Contributors
Associate Editor Peter Suderman takes on the Federal Communications Commission's quest to regulate the Net in "Internet Cop" (page 20). Suderman, 29, admits to spending an increasing amount of time on the Web each day. "I work online. I game online. I read online. I shop online," he says. "These days, there's almost no need to leave the house."
Adam Thierer is another Web aficionado. On page 72, he reviews The Master Switch, legal scholar Tim Wu's treatise on technology regulation. Thierer, formerly president of the Progress & Freedom Foundation, recently joined the Mercatus Center at George Mason University, where he will be working on the center's Technology Policy Program. The 41-year-old's interests extend to consumer technology, about which he is enthusiastic. "These damned kids these days don't know how great they've got it," he says. "Because I so vividly remember the Dark Ages of Electronics"—life before Atari and cable—"it's hard for me to complain about anything."

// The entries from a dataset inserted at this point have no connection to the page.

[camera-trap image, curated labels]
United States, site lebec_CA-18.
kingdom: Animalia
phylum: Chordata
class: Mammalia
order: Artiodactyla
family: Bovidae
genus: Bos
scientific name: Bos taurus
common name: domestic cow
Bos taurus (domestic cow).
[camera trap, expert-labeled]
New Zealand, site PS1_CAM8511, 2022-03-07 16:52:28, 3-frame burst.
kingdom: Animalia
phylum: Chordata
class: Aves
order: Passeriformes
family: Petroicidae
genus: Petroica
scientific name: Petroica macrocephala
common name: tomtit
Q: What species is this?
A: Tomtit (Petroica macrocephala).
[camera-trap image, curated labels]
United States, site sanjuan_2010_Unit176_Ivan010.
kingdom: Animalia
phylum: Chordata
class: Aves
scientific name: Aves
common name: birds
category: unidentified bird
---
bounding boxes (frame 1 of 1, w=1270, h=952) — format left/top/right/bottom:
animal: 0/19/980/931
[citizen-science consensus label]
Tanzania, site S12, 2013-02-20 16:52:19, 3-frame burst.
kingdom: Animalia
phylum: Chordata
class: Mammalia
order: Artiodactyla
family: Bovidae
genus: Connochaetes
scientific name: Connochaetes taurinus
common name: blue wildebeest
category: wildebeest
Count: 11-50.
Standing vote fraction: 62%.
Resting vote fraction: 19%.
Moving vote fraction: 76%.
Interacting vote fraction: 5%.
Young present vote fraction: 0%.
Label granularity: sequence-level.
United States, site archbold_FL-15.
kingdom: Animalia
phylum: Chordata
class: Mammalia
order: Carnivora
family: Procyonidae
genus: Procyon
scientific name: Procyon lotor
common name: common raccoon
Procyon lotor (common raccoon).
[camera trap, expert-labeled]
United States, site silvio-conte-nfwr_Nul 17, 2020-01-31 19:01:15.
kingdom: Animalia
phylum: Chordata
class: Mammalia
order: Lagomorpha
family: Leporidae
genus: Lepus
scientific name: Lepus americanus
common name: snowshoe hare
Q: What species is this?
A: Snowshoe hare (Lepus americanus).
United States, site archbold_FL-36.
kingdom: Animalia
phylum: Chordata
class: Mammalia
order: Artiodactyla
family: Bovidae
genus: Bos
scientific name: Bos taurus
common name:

Austin Bragg is a Searle Fellow with reason.tv, where he works on all aspects of video production "with a heavy emphasis on post-production graphics and effects work." Bragg, 31, recently moved from Washington, D.C., to Los Angeles, which he says has actually made some aspects of video production more difficult. In L.A., people "are used to big-budget productions" which has resulted in big-budget expectations. "I'm not even supposed to shoot in a park without expensive permission out here," he sighs. But there are benefits to the new locale. "It seems trite to mention the weather," he says, "but you come to appreciate wearing short-sleeve shirts while the D.C. office is trudging through snow."